With shrinking IT budgets you will at some point be tempted fill your RAID controllers with cheap desktop hard drives. You may also be tempted to replace your servers system drives with them as well. I'm going to give you some reasons why you should consider buying those pricey enterprise class drives instead.
This "feature" is the one that made me want to write this whole entry. Where I used to work I heard there was a group having issues with hard drives in their RAID arrays dropping out for no reason and then re-appearing. Come to find out they are using desktop class hard drives with their RAID controllers. With enough research they found out why this was happening.
Error Recovery Control or Command Completion Time Limit or Time-Limited Error Recovery. Every manufacture seems to have a different name for this but it's all the same idea.

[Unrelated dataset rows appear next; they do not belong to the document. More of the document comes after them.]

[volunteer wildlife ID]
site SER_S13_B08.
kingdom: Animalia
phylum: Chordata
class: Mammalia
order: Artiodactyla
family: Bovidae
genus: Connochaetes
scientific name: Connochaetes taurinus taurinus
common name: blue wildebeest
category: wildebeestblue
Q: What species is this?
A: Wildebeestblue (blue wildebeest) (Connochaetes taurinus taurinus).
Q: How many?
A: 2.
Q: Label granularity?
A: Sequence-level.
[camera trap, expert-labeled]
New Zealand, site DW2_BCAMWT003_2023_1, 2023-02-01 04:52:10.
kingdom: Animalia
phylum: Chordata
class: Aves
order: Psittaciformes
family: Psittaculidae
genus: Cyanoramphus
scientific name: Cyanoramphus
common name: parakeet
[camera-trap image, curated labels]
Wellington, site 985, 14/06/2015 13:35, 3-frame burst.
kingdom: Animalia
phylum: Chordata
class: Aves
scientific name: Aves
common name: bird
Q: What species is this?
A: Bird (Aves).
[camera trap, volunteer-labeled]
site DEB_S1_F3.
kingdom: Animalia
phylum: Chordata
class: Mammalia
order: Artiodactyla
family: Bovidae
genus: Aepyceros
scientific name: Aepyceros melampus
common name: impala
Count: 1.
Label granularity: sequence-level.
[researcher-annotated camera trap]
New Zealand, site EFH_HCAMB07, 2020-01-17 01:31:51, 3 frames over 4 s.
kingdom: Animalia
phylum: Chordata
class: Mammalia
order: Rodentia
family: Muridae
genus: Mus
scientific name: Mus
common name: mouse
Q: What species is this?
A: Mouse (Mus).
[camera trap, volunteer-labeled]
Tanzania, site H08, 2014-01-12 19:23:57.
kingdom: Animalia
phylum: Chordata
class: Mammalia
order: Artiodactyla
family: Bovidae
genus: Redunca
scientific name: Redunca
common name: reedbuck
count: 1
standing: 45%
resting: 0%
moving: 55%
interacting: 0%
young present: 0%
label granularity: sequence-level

Modern hard drives have internal error recovery algorithms that can take upwards of a minute to recover and re-map data that the drive can not easily read. Many RAID controllers (depending on the controller) will drop a non-responsive drive in ~ 8 or so seconds. This can cause the array to drop a good drive because it has not been given enough time to complete its internal error recovery procedure. This leaves the rest of the array vulnerable. Many enterprise class drives limit this error recovery time and prevent this problem.
Enterprise (sometimes called "RAID CLASS") hard drives have this value set around ~ 7-8 seconds. After that period if the disk has not recovered from the error it will issue an error message to the RAID card and defer the error recovery until a later time. This will let the RAID card decide on how to handle the recovery issue.
Desktop drives have this feature turned off as it is assumed that there is no RAID card. During the error recovery process the disk becomes non-responsive and it will not issue any type of error message. That is the point when the RAID card marks the drive as bad and removes it from the array. Desktop hard drives are built with the assumption that they should do everything possible to complete the error correction. They assume there is no RAID controller there to help with error recovery.
All hard drives vibrate during normal spinning and seek operations, but a lot of vibration can cause real issues. When you pack 8,12,16,24 or more drives close together into a case then add lots of high-speed fans to cool them off your not doing your hard drives any favors when it comes to vibration. On top of that you probably have a bunch of machines bolted to a rack vibrating each other. Not to mention the vibration from the HVAC systems.
All this vibration can disrupt the operation of a drive.
Excess vibration can lower drive performance by shaking the drive head off it's intended path. The disrupted drive must then wait for its head to move back into position before resuming normal operation. It can also cause a larger number of logged medium errors and increase the frequency of drives being marked offline by the RAID controller. Also, don't be alarmed if you see a higher rate of data corruption in high vibration environments.
Don't believe vibration effects hard drives that much? Check out this You Tube video. It's amusing and informative all at the same time.
Most enterprise class RAID drives combat vibration-induced performance degradation with sensors that allow the drives to tolerate a larger rotational vibration window. These sensors allow the drives to compensate for the rotational vibrations by using a closed feedback loop between the head and the spindle. It can sense vibration anomalies and adjust the drive head accordingly.
Enterprise class drives usually have more servo wedges in the disks tracks compared to desktop drives. These wedges are used determine the location of the head in relation to the track. If a head misalignment is detected it will hold the read or write and wait for the target location to come under the head again. Enterprise drives use dedicated servo and data path processors along with servo algorithms in the drives firmware to help with this compensation.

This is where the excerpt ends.